Ok but even if you do, my job requires focus. And my coworkers have phone calls sometimes. Having a bit of privacy goes a long way and it’s not like I can’t pop by and chat
Edited my comment to be more clear. I'm quoting what the company says in the screenshot to defend themselves. Nobody asked the company what they think of the open office plan, if you really cared you'd ask the employees that have to put up with it.
I work in an office cubicle. I am constantly interrupted by coworkers asking for stuff or wanting to take about non-work related things. Or I am distracted by other co-workers who are having loud conversations within 2 meters of me.
I am probably 5x more productive at home than in this environment.
Nowadays cubicle are a luxury. Open floor space is the new hell. We got extra bonus torture at my place, putting office desks right on the fucking factory floor.
Oh yeah I’ve interviewed for a job like that. It’s the dumbest thing I’ve ever fucking heard. “We need people to know the engineer is reachable” ok cool, but I usually take multiple walks on the floor per day and they should know where my desk is and how to get ahold of me. I need some peace and quiet from time to time to do my job though
(I need electronics lab space, if they ever take that away, I will need to run some long running tests that make disrupting noise until they change their mind back.)
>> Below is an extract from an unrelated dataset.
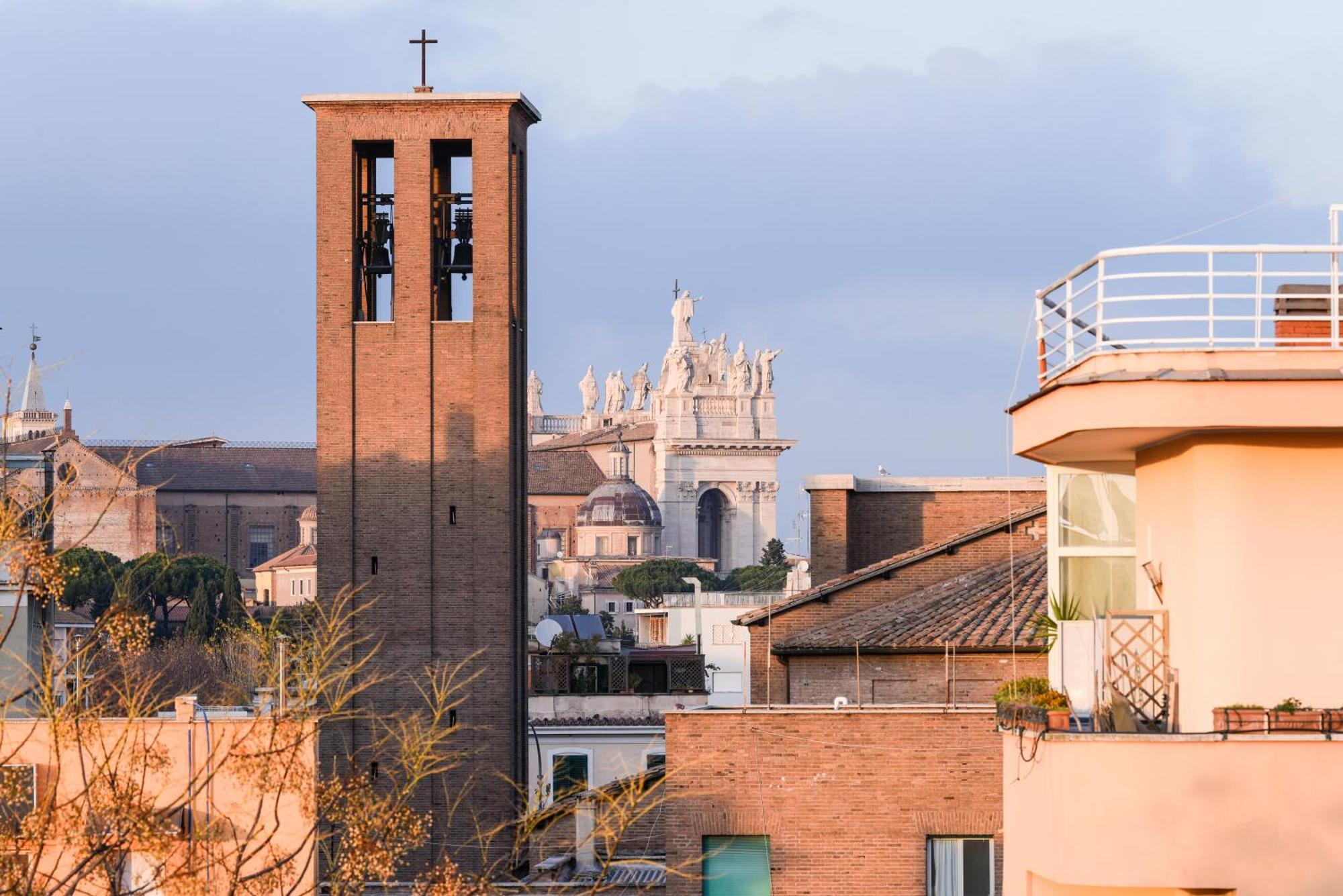 Casa San Giuseppe Hotel Rome Exterior photo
Let's be real, though, it really is bliss when there's no one else around. Hell is other people, after all!
When I had mandatory in person office work, almost my entire team took time off, including the boss, leaving me and my mostly automated data job alone. I brought my steam deck on those days. It was bliss.
I did like working in an open office back in a previous career. I did QA and was integrated with a team of devs. It was lovely to turn to the person whose code I was testing and ask for clarification on a behavior. There really was a lot of teamwork facilitated by the lack of privacy.
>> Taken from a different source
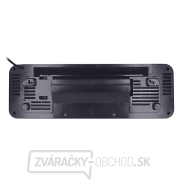 Solight nástenný keramický ohrievač, 2000W, čierna náhled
The office had small rooms with doors where you could make phone calls without distracting everyone.
I can imagine a scenario where I don’t mind open offices, all it takes is picturing a job where I never have to focus and my coworkers and I never have to take part in calls or online meetings. Oh, and I’d have to like my coworkers and not enjoy the prairie dog style chats.
Sigh, I miss cubicles… At least I can turn my hearing aids off.
Open office floor layouts are horrible for those that need to get "into the zone" and grind through work. Nothing like being forced to hearing about somebody's "Epic" drunk'n weekend.